Franklin Biolabs, the genetic medicines contract research organization that gene therapy expert James Wilson, M.D., Ph.D., spun out of the University of Pennsylvania earlier this year, has named Vatsala Naageshwaran, Ph.D., as its new CEO.
Naageshwaran is joining Franklin from Pharmaron, where she served as vice president and head of business development for U.S. cell and gene therapy and lab services. She spent 13 years at Absorption Systems, including a stint as chief business officer, before the company was acquired by Pharmaron in 2020.
"With her decades of experience building high-performing teams and directing results-driven operations, Vatsala is well equipped to lead Franklin Biolabs as it brings transformative therapies to more patients with rare and debilitating diseases,” Wilson, Franklin’s chairperson, said in a Dec. 4 release.
Franklin Biolabs officially launched operations in early October after being founded by Wilson alongside a gene therapy biotech, GEMMA Biotherapeutics. After leading Penn’s Gene Therapy Program for more than 30 years, Wilson left the university at the end of July and turned the program’s work into the two new companies.

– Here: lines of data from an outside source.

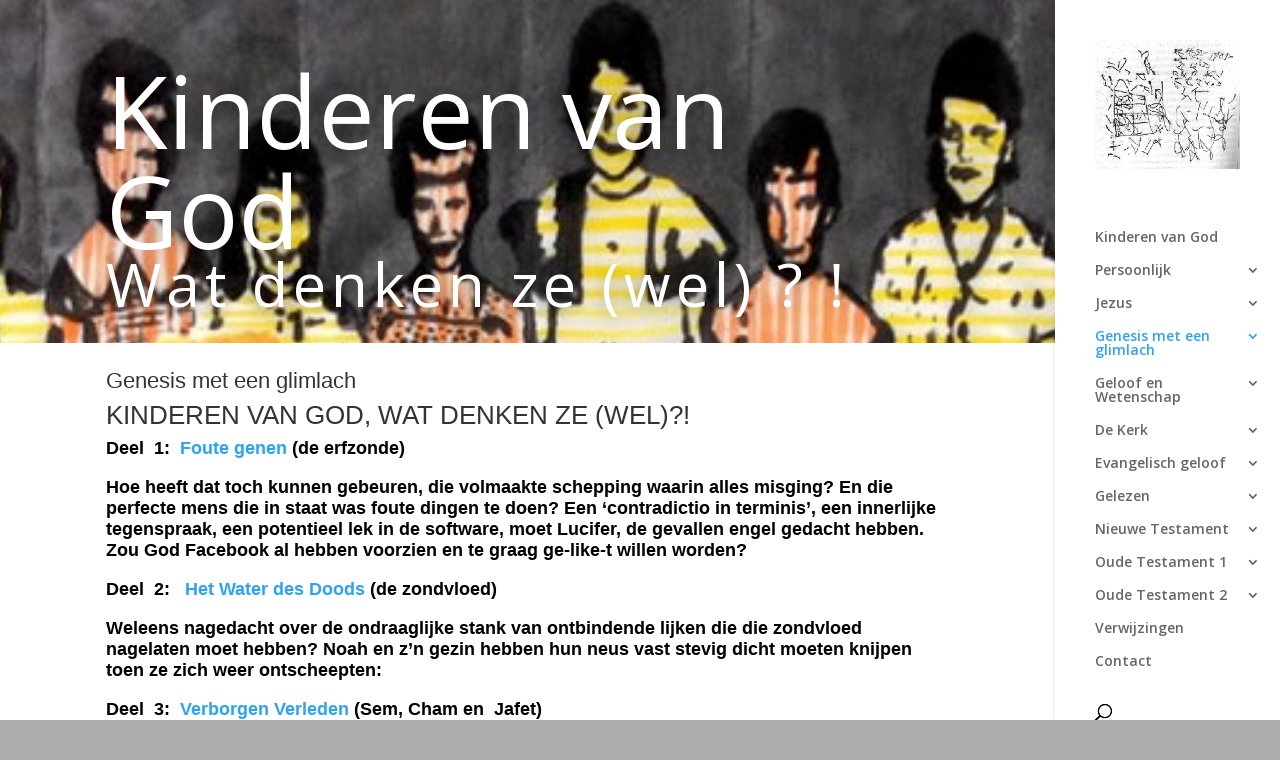

--- FILE ---
content_type: text/css
request_url: https://www.kinderen-van-god.nl/wp-content/et-cache/93/et-core-unified-deferred-93.min.css?ver=1746063216
body_size: 1983
content:
.et_pb_section_0.et_pb_section{background-color:#e8e8e8!important}.et_pb_fullwidth_header_0.et_pb_fullwidth_header .header-content h1,.et_pb_fullwidth_header_0.et_pb_fullwidth_header .header-content h2.et_pb_module_header,.et_pb_fullwidth_header_0.et_pb_fullwidth_header .header-content h3.et_pb_module_header,.et_pb_fullwidth_header_0.et_pb_fullwidth_header .header-content h4.et_pb_module_header,.et_pb_fullwidth_header_0.et_pb_fullwidth_header .header-content h5.et_pb_module_header,.et_pb_fullwidth_header_0.et_pb_fullwidth_header .header-content h6.et_pb_module_header{font-size:100px;color:#ffffff!important;text-shadow:0em 0em 0.3em rgba(0,0,0,0.4)}.et_pb_fullwidth_header_0.et_pb_fullwidth_header .et_pb_fullwidth_header_subhead{font-size:60px;color:#ffffff!important;letter-spacing:5px;text-shadow:0em 0.05em 0.3em rgba(0,0,0,0.4)}.et_pb_fullwidth_header_0 .header-content{text-shadow:0em 0.1em 0.1em rgba(0,0,0,0.4)}.et_pb_fullwidth_header.et_pb_fullwidth_header_0{background-image:url(https://kinderen-van-god.nl/wp-content/uploads/2020/11/eric-3-3-c.jpg);background-color:#8f8f8f}.et_pb_fullwidth_header_0.et_pb_fullwidth_header .header-logo,.et_pb_fullwidth_header_0.et_pb_fullwidth_header .header-image-container img{border-radius:0 0 0 0;overflow:hidden}.et_pb_section_1.et_pb_section{margin-top:-15px}.et_pb_row_0{min-height:160px}.et_pb_row_0.et_pb_row{padding-top:0px!important;padding-bottom:0px!important;margin-top:-30px!important;margin-right:auto!important;margin-bottom:0px!important;margin-left:auto!important;padding-top:0px;padding-bottom:0px}.et_pb_text_0{line-height:1.2em;font-family:'Verdana',Helvetica,Arial,Lucida,sans-serif;font-weight:600;font-size:18px;line-height:1.2em;padding-top:25px!important;margin-top:-10px!important}@media only screen and (max-width:980px){.et_pb_fullwidth_header_0.et_pb_fullwidth_header .et_pb_fullwidth_header_subhead{text-shadow:0em 0.05em 0.3em rgba(0,0,0,0.4)}}@media only screen and (max-width:767px){.et_pb_fullwidth_header_0.et_pb_fullwidth_header .et_pb_fullwidth_header_subhead{line-height:1.2em;text-shadow:0em 0.05em 0.3em rgba(0,0,0,0.4)}}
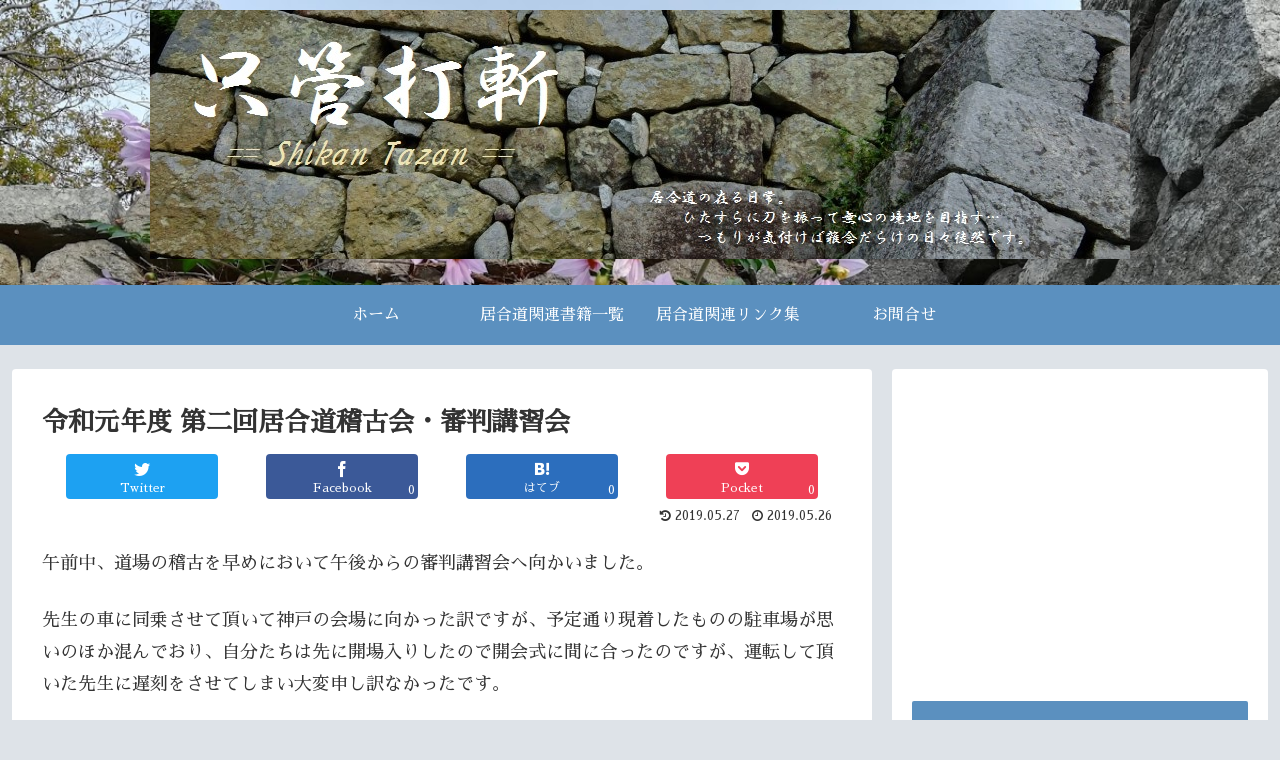

--- FILE ---
content_type: text/html; charset=utf-8
request_url: https://www.google.com/recaptcha/api2/aframe
body_size: 267
content:
<!DOCTYPE HTML><html><head><meta http-equiv="content-type" content="text/html; charset=UTF-8"></head><body><script nonce="UF_hrkHWBIT85rlmBjNmaw">/** Anti-fraud and anti-abuse applications only. See google.com/recaptcha */ try{var clients={'sodar':'https://pagead2.googlesyndication.com/pagead/sodar?'};window.addEventListener("message",function(a){try{if(a.source===window.parent){var b=JSON.parse(a.data);var c=clients[b['id']];if(c){var d=document.createElement('img');d.src=c+b['params']+'&rc='+(localStorage.getItem("rc::a")?sessionStorage.getItem("rc::b"):"");window.document.body.appendChild(d);sessionStorage.setItem("rc::e",parseInt(sessionStorage.getItem("rc::e")||0)+1);localStorage.setItem("rc::h",'1768817740759');}}}catch(b){}});window.parent.postMessage("_grecaptcha_ready", "*");}catch(b){}</script></body></html>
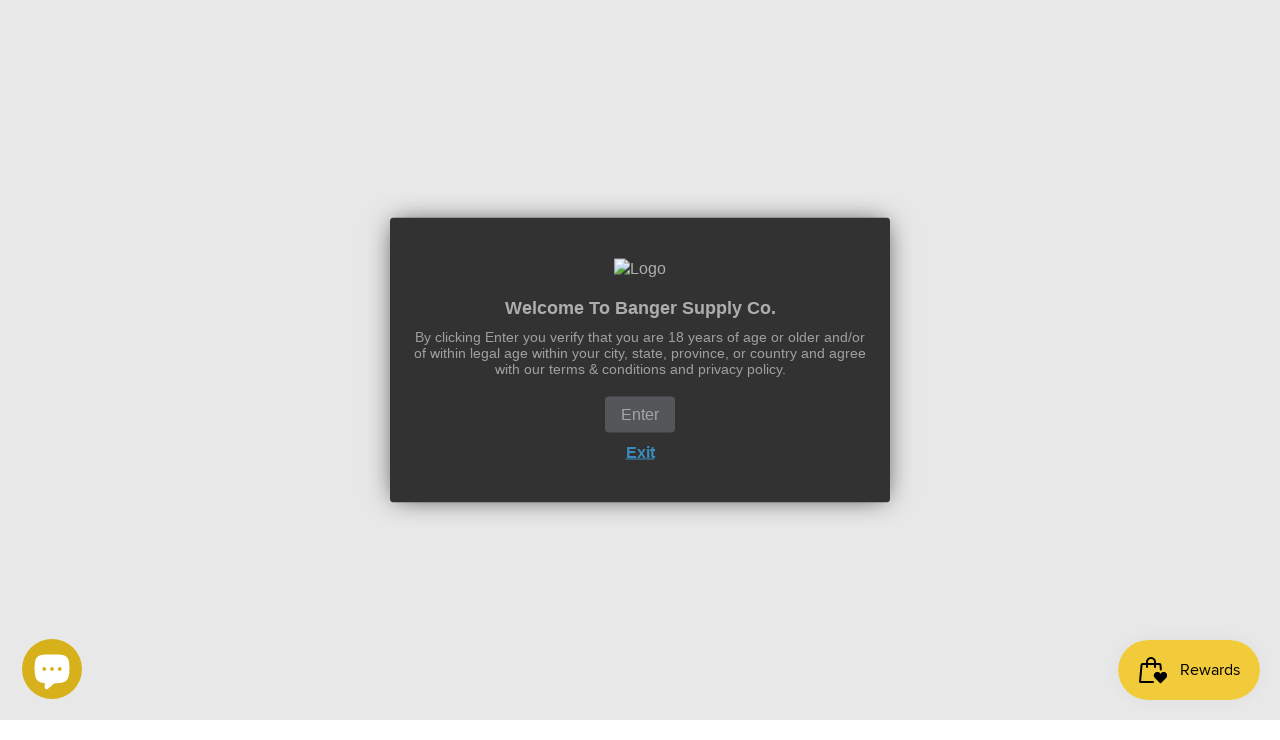

--- FILE ---
content_type: application/x-javascript; charset=utf-8
request_url: https://bundler.nice-team.net/app/shop/status/bangersupplyco.myshopify.com.js?1769898975
body_size: -384
content:
var bundler_settings_updated='1768577559';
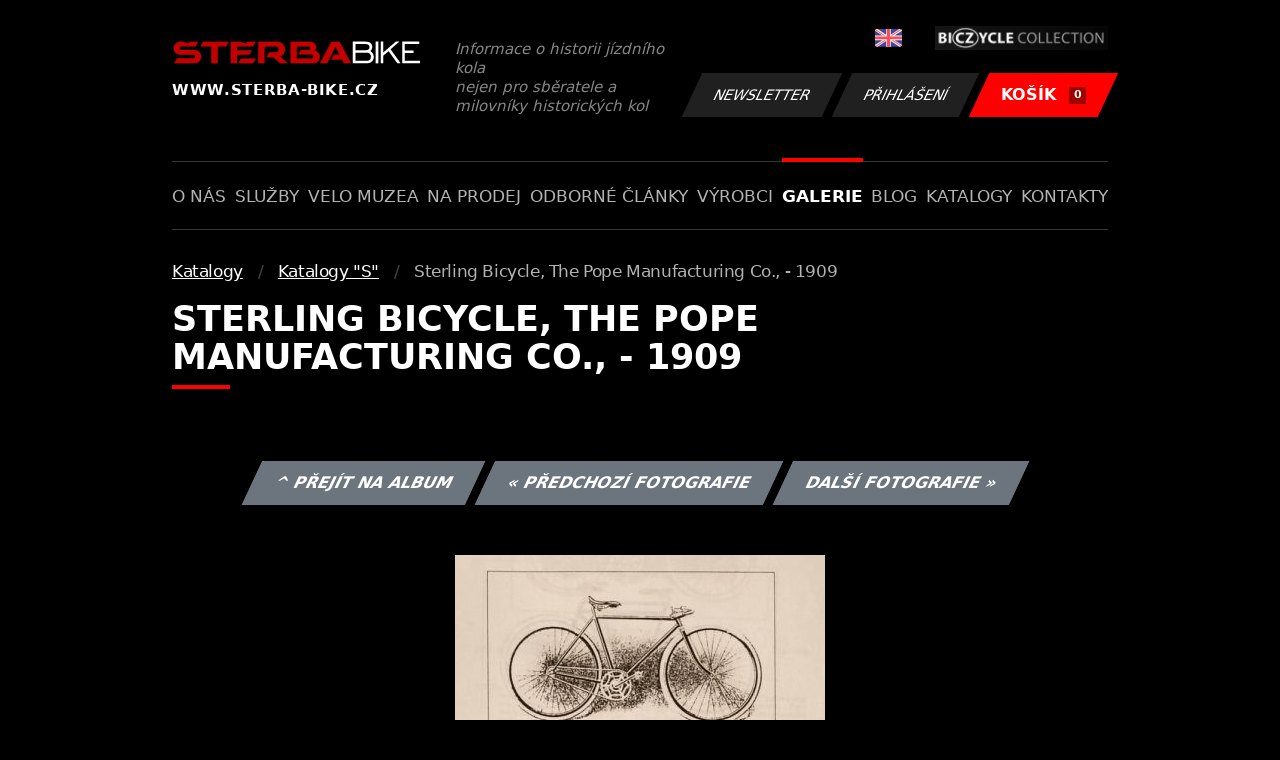

--- FILE ---
content_type: text/html; charset=UTF-8
request_url: https://www.sterba-bike.cz/fotka/18984/category/katalogy-s-gal?sort=l
body_size: 2209
content:
<!doctype html>
<html lang="cs">
<head>
<meta charset="utf-8">
<meta name="viewport" content="width=device-width, initial-scale=1, shrink-to-fit=no">
<meta name='copyright' content='(C) 2011 www.sterba-bike.cz' />
<meta name='description' content='Sterling Bicycle, The Pope Manufacturing Co., - 1909 - Sterling Bicycle, The Pope Manufacturing Co., - 1909 - Katalogy &quot;S&quot; - Katalogy - Galerie - STERBA-BIKE.cz' />
<meta name='author' content='Autor webové prezentace: http://mywebdesign.cz/' />

<title>Sterling Bicycle, The Pope Manufacturing Co., - 1909 - Sterling Bicycle, The Pope Manufacturing Co., - 1909 - Katalogy &quot;S&quot; - Katalogy - Galerie - ŠTĚRBA-BIKE.cz</title>

<style> svg { max-width: 0px; height: auto; } .preload * {transition: none !important;} </style>
<link rel="preconnect" href="https://fonts.googleapis.com">
<link rel="preconnect" href="https://fonts.gstatic.com" crossorigin>
<link href="https://fonts.googleapis.com/css2?family=PT+Sans:wght@400;700&display=swap" rel="stylesheet">
<link rel='stylesheet' type='text/css' href='/styles/20240107-220529/css.css'>
<link rel='shortcut icon' href='/favicon.png' type='image/x-icon'>

<meta property="og:site_name" content="ŠTĚRBA-BIKE.cz - Galerie" />
<meta property="fb:admins" content="1694457517" />
<meta property="og:type" content="website" />
<meta property="og:image" content="https://www.sterba-bike.cz/media/fb/CZ.jpg">


<meta http-equiv='Pragma' content='no-cache' />
<meta http-equiv='Cache-Control' content='no-cache' />
<meta http-equiv='Expires' content='-1' />
<meta name='robots' content='all, follow' />

<script>(function(a){_q=function(){return a;};$=function(f){typeof f==="function" && a.push(arguments);return $;};jQuery=$.ready=$;}([]));</script>
</head>

<body class="preload">
<div class="web-wrap">

<div class="header">
	<div class="container">
		<a href="/" class="header__logo">
			<strong>
				<img src="/styles/img/logo.svg">
				<span>www.sterba-bike.cz</span>
			</strong>
			<span>Informace o historii jízdního kola<br/> nejen pro sběratele a milovníky historických kol</span>
		</a>
		<div class="header__group">
			<div class="header__group__top">
				
					<a href="/en/"><span><img class="lazyload" data-src="/styles/img/EN.svg"/></span></a>
								
				<img class="lazyload" data-src="/styles/img/collection.png"/>
			</div>
			<div class="header__group__btn">
<a class='btn btn-dark' href='/newsletter.php'>Newsletter</a><a class='btn btn-dark' href='/eshop_prihlaseni.php'>Přihlášení</a>
				<a href="/eshop_nakupnikosik.php" class="btn btn-danger"><span>KOŠÍK<small>0</small></span></a>
			</div>
		</div>
		<a href="" class="js-nav-toggle">
			<span>
				<img class="lazyload" data-src="/styles/img/menu.svg"/>
				<img class="lazyload" data-src="/styles/img/times.svg"/>
			</span>
			<strong>Menu</strong>
		</a>
	</div>
</div>
<div class="nav"><div class="container"><ul class="no-style">
  <li><a href='/sekce/onas'>O nás</a></li><li><a href='/sekce/sluzby'>Služby</a></li><li><a href='/sekce/muzea'>Velo muzea</a></li><li><a href='/sekce/naprodej'>Na prodej</a></li><li><a href='/sekce/odborneclanky'>Odborné články</a></li><li><a href='/sekce/vyrobci'>Výrobci</a></li><li><a class='active'  href='/group/galerie'>Galerie</a></li><li><a href='/sekce/informacnimix'>Blog</a></li><li><a href='/sekce/kat'>Katalogy</a></li><li><a href='/sekce/kontakty'>Kontakty</a></li>
</ul></div></div>

<div class="content"><div class="container">



     <ul class="breadcrumbs no-style"><li><a href='/group/katalogy-gal'>Katalogy</a></li><li><a href='/category/katalogy-s-gal'>Katalogy &quot;S&quot;</a></li><li>Sterling Bicycle, The Pope Manufacturing Co., - 1909</li></ul>
     <h1 class='red'>Sterling Bicycle, The Pope Manufacturing Co., - 1909</h1><div class="card-foto"><p class="admin"><a class="btn btn-secondary" href="/album/643/category/katalogy-s-gal?sort=l">^ Přejít na album</a> <a class="btn btn-secondary" href="/fotka/18987/category/katalogy-s-gal?sort=l">&laquo; Předchozí fotografie</a> <a class="btn btn-secondary" href="/fotka/18985/category/katalogy-s-gal?sort=l">Další fotografie &raquo;</a></p></div><div class='splitter10'></div><div class='fotoimage' id='fotoimage'><div class='mainimage'><a href='/media/foto/18/img178131528577bccfdee1d6666f43a1a6.jpg' data-fancybox='colorshow' title='Sterling Bicycle, The Pope Manufacturing Co., - 1909'><img src='/media/thumb/18/mthu178131528577bccfdee1d6666f43a1a6.jpg' alt='Sterling Bicycle, The Pope Manufacturing Co., - 1909' /></a></div><p class='fotoright'><em>fotka 3 z 8</em></p><div class="gallery-list"><div class="card-gallery"><div class="card-gallery__img"><a href='/media/foto/18/img043b2f6209e2f55a66952fe19f9555b0.jpg' data-bg='/media/thumb/18/mthu043b2f6209e2f55a66952fe19f9555b0.jpg' class='lazyload' data-fancybox='album643' title='Sterling Bicycle, The Pope Manufacturing Co., - 1909'></div></a></div><div class="card-gallery"><div class="card-gallery__img"><a href='/media/foto/18/img178131528577bccfdee1d6666f43a1a6.jpg' data-bg='/media/thumb/18/mthu178131528577bccfdee1d6666f43a1a6.jpg' class='lazyload' data-fancybox='album643' title='Sterling Bicycle, The Pope Manufacturing Co., - 1909'></div></a></div><div class="card-gallery"><div class="card-gallery__img"><a href='/media/foto/18/img0a7dc8291fd3eb363ca0cf066097648f.jpg' data-bg='/media/thumb/18/mthu0a7dc8291fd3eb363ca0cf066097648f.jpg' class='lazyload' data-fancybox='album643' title='Sterling Bicycle, The Pope Manufacturing Co., - 1909'></div></a></div></div><div class='splitter1'></div></div>
  


</div></div>

<div class="footer-copy">
    <div class="container">
	  <div>
	    <p>Copyright © 2026 Štěrba-kola.cz.<br/> Webdesign od <a href="https://mywebdesign.cz/" target="_blank">MyWebdesign.cz</a></p>
	  </div>
	  <div>
	    <p><a href="#top">Na začátek stránky</a></p>
	</div>
    </div>
</div>

</div>
<script async src="/styles/20240107-220529/js.js"></script>
</body></html>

"Forming these two new entities is the next step to accelerate the future of gene therapy and deliver therapeutics to patients significantly faster," Wilson said in a release at the time.
Franklin Biolabs will provide specialty services in immunology, vector production and analytics, next-generation sequencing and bioinformatics, and nonclinical pharmacology and toxicology studies, the company said in October, and will conduct research for sponsors across several continents.
Wilson’s other new venture, GEMMABio, is also taking a global approach. The nascent firm is looking to bring rare disease gene therapies to Brazil with an up to $100 million partnership with the Oswaldo Cruz Foundation, a public health research institution that is part of Brazil’s Ministry of Health.